La reine Anne avait autour d’elle plusieurs de ces voix basses. Barkilphedro en était une.

Outre la reine, il travaillait, influençait et pratiquait sourdement lady Josiane et lord David. Nous l’avons dit, il parlait bas à trois oreilles. Une oreille de plus que Dangeau. Dangeau ne parlait bas qu’à deux, du temps où, passant sa tête entre Louis XIV épris d’Henriette sa belle-sœur, et Henriette éprise de Louis XIV son beau-frère, secrétaire de Louis à l’insu d’Henriette et d’Henriette à l’insu de Louis, situé au beau milieu de l’amour des deux marionnettes, il faisait les demandes et les réponses.
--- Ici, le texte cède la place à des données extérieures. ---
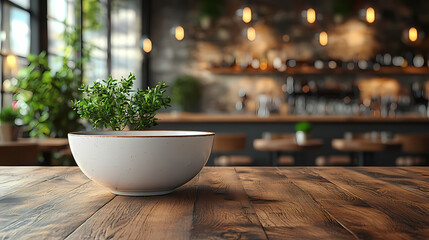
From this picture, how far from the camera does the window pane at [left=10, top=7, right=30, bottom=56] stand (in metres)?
4.16

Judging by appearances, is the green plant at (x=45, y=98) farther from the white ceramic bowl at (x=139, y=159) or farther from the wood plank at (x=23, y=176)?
the white ceramic bowl at (x=139, y=159)

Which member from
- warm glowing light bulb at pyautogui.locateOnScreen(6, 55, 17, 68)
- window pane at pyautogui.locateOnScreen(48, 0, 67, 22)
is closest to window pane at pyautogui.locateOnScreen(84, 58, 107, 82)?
window pane at pyautogui.locateOnScreen(48, 0, 67, 22)

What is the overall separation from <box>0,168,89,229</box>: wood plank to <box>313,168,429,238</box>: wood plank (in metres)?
0.61

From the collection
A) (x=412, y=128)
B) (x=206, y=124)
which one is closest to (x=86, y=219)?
(x=206, y=124)

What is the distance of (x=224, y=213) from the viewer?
29.0 inches

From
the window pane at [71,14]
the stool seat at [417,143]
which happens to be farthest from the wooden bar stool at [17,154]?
the stool seat at [417,143]

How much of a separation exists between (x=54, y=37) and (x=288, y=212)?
4833mm

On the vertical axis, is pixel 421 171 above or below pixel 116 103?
below

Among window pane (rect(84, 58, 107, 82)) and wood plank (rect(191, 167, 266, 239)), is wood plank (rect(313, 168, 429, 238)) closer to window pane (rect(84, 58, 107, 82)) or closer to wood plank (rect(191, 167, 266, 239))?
wood plank (rect(191, 167, 266, 239))

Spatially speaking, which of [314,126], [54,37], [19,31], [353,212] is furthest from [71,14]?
[353,212]

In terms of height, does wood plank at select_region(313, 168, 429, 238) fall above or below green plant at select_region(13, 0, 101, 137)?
below

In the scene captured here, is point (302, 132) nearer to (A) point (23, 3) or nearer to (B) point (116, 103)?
(A) point (23, 3)

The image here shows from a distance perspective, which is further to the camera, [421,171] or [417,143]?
[417,143]

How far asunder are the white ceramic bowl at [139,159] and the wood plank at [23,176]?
22 cm
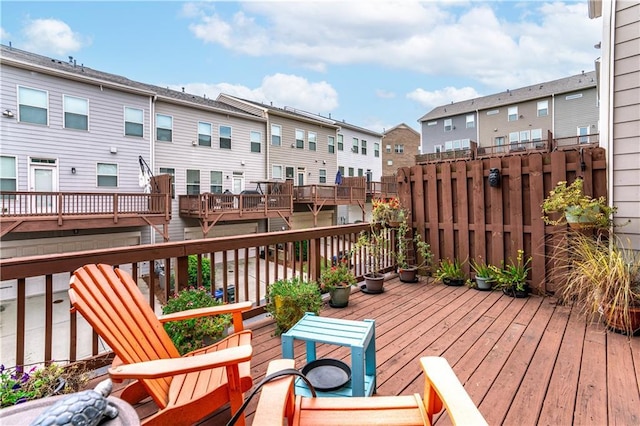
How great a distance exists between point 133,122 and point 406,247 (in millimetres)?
10475

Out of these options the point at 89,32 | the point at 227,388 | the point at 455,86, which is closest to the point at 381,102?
the point at 455,86

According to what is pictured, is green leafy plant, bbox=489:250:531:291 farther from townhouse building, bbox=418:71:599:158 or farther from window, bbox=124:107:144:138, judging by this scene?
townhouse building, bbox=418:71:599:158

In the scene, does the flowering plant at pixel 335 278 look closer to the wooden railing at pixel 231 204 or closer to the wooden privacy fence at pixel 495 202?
the wooden privacy fence at pixel 495 202

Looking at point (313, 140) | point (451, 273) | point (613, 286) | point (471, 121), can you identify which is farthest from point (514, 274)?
point (471, 121)

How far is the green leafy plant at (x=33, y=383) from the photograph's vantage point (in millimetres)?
1432

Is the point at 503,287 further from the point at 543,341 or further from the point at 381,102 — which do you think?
the point at 381,102

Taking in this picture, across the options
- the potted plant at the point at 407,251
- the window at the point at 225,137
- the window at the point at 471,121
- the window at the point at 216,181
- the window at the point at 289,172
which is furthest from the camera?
the window at the point at 471,121

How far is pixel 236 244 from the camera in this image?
9.73 ft

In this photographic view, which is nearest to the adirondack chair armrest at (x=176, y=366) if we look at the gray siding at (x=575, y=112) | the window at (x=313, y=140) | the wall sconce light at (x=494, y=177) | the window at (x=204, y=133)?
the wall sconce light at (x=494, y=177)

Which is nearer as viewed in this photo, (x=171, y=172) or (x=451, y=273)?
(x=451, y=273)

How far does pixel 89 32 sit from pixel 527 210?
1293 centimetres

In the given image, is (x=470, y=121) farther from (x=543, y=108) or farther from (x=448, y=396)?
(x=448, y=396)

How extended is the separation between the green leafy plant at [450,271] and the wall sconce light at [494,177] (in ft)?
3.85

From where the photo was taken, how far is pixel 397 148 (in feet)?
91.8
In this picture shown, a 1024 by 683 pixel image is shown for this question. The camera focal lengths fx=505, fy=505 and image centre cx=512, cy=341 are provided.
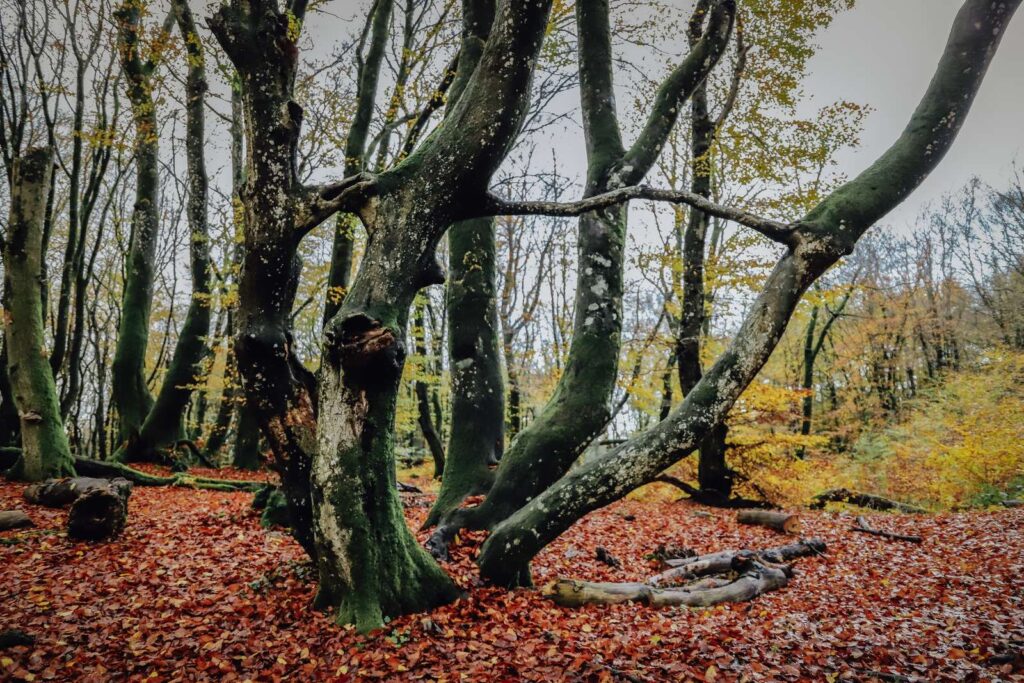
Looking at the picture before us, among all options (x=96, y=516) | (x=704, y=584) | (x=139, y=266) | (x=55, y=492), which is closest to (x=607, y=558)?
(x=704, y=584)

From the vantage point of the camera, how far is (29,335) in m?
7.57

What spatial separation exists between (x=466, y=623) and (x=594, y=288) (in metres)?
3.55

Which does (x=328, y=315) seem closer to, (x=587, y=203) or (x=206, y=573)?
(x=206, y=573)

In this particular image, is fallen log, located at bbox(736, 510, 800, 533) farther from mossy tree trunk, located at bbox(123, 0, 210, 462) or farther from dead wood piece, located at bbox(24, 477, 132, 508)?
Answer: mossy tree trunk, located at bbox(123, 0, 210, 462)

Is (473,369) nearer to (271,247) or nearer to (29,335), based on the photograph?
(271,247)

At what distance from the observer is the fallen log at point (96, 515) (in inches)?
211

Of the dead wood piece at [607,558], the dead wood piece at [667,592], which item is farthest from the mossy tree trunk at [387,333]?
the dead wood piece at [607,558]

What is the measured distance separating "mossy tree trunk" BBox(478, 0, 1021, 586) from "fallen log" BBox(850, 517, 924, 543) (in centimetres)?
577

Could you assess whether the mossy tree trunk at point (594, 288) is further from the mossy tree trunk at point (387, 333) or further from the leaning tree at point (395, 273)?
the mossy tree trunk at point (387, 333)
Barkilphedro était si riant, si acceptant, si incapable de prendre la défense de qui que ce soit, si peu dévoué au fond, si laid, si méchant, qu’il était tout simple, qu’une personne royale en vînt à ne pouvoir se passer de lui. Quand Anne eut goûté de Barkilphedro, elle ne voulut pas d’autre flatteur. Il la flattait comme on flattait Louis le Grand, par la piqûre à autrui. — Le roi étant ignorant, dit madame de Montchevreuil, on est obligé de bafouer les savants.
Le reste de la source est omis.